Transcript
A (0:01)
Hi, everybody. Tune in to this short version of the podcast, which we do every Friday. For the long version, tune in on Wednesdays. Hi, everybody. Welcome to In Good Company. I'm Nicola Tangen, the CEO of the Norwegian sovereign wealth fund. And today we have the founder and CEO of Figma visiting us, Dylan Field. Now, quite incredibly, Dylan founded Figma when he was 19 years old. And now 14 years later, Figma had one of the biggest IPO IPOs of 2025. So warm welcome.
B (0:32)
Thank you for having me.
A (0:34)
So, Dylan, we have to start. What does Figma do?
B (0:37)
Yes. So Figma is a platform that helps you go from an idea in your head to a production application in the software space. But also once you ship something, once you ship some software, you want to then market it. And we also help with that too. We help you get your brand out there and make it so you can create more collateral around it. And ultimately it's not just some linear process where you have an idea and you get to finished product and you're done. Perhaps in the industrial design world, we were talking about that before we started, that's more of what it is. But in software it's always a loop and you're always iterating and you're learning and you're trying to figure out, how do I evolve this thing that I've created with my team?

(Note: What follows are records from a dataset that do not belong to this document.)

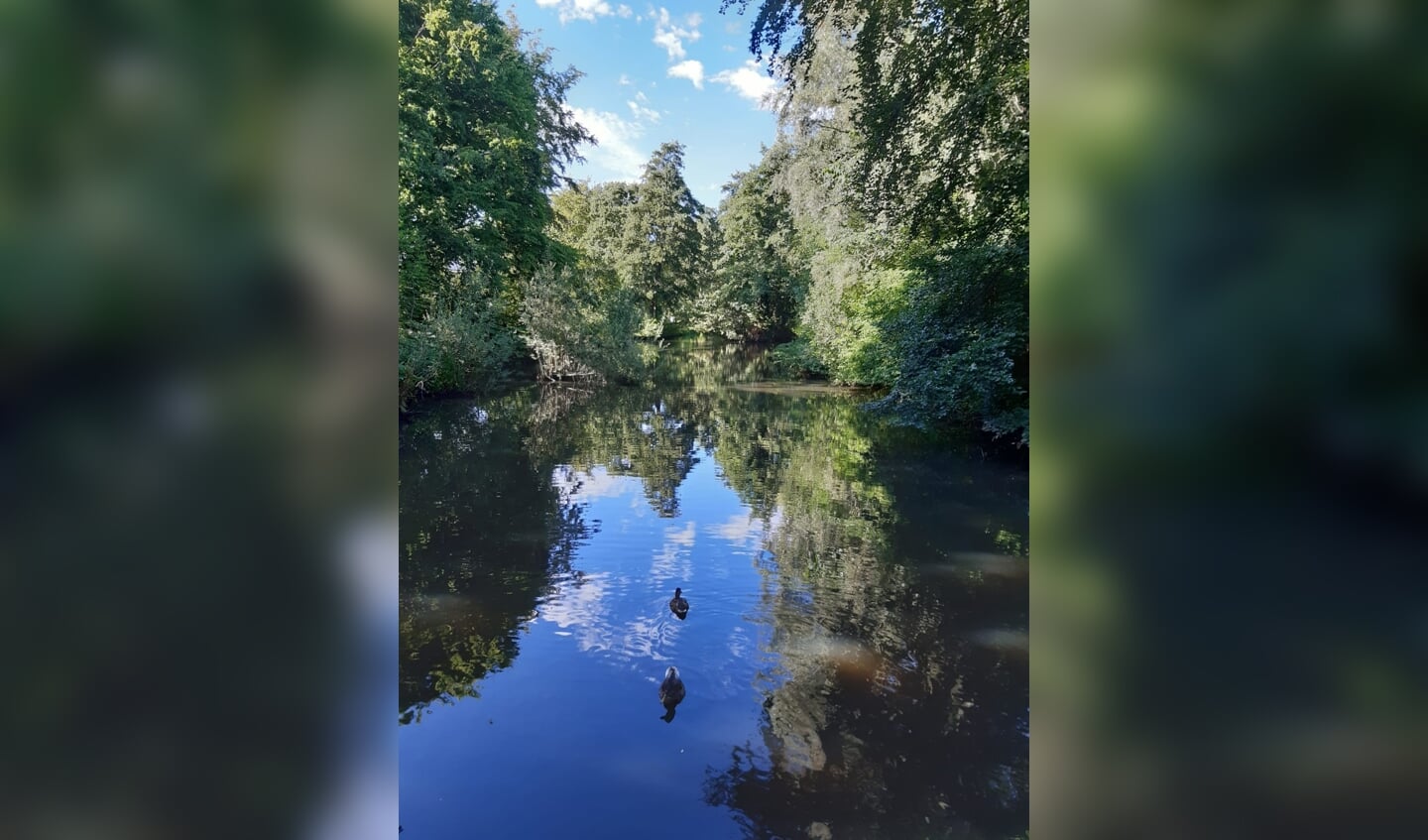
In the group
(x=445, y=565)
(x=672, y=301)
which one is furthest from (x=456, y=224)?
(x=672, y=301)

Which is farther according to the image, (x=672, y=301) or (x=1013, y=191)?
(x=672, y=301)

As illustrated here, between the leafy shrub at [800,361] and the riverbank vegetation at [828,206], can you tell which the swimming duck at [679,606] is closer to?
the riverbank vegetation at [828,206]

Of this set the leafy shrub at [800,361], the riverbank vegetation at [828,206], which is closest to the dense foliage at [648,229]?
the riverbank vegetation at [828,206]

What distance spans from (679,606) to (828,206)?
31.8 ft

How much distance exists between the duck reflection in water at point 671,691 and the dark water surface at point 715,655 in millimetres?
45

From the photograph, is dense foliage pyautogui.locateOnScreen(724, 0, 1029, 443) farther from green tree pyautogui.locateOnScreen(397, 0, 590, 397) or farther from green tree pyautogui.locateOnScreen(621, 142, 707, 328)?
green tree pyautogui.locateOnScreen(621, 142, 707, 328)
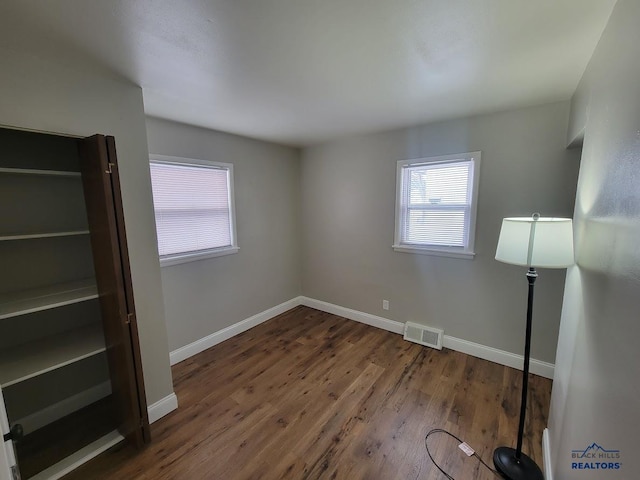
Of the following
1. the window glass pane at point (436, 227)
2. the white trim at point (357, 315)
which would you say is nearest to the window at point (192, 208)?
the white trim at point (357, 315)

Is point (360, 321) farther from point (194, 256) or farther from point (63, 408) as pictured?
point (63, 408)

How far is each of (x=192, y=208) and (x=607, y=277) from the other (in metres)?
3.09

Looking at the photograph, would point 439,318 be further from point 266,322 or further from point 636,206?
point 636,206

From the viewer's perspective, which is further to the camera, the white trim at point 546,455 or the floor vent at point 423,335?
the floor vent at point 423,335

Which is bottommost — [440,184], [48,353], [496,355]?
[496,355]

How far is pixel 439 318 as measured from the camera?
2963 mm

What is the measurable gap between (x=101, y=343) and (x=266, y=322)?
79.6 inches

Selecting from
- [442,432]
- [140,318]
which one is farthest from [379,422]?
[140,318]

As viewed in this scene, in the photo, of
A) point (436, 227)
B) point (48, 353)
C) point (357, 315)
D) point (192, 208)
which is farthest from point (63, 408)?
point (436, 227)

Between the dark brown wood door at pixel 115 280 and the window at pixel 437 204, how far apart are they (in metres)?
2.62

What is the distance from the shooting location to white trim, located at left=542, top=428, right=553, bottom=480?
1.49 m

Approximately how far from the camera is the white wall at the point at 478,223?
230 centimetres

And we try to make it very collaborative so that designers can bring their entire team in to do that.
A (1:25)
Why is design such an important differentiator?
B (1:29)
So I think going back a bit and speaking about digital product design, the history of design, I think is interesting in the digital realm because for a long time there were very, very few designers. Almost none of them had a traditional art school background or very few did. And many of them randomly found their way into design, sometimes from engineering, sometimes they were in a band and made a poster. They could come from any different place. But there was a period of time, in, for example, 2000, the dot com era, where the mantra was build it. And they will come at that point, if you had a designer, which was rare. The role of design was conceived to be what sometimes in America we call lipstick on a pig. The you know, you've got a pig, but we're going to put some lipstick on it to make it pretty. And it was really about making it aesthetically pleasing, but not thinking about the function, the form, how it works. And that has changed dramatically over the past 25 years. First we got to the 2010 era where you not only have Apple evangelizing Design and saying how it works matters. This is why you should buy this iPhone. With Steve Jobs championing design, but also you have the advent of consumer applications like Facebook or Gmail and suddenly the expectations rise. At the same time, things like AWS cloud computing are starting to pick up and we move from a world of managed servers to cloud, from box software to app stores. And it's easier than ever to build software as well because developer tools are improving. And as all this is happening, what's happening to distribution? Well, no longer are we in the world of building. They will come. We're starting to transition out of that into a world where, well, if you build it and you have really great design and really great marketing, then you might have a chance because there's more software and it's not the case anymore that you're building something. That's the only thing like that that exists in the world. Competition's increasing and the value is moving up the stack.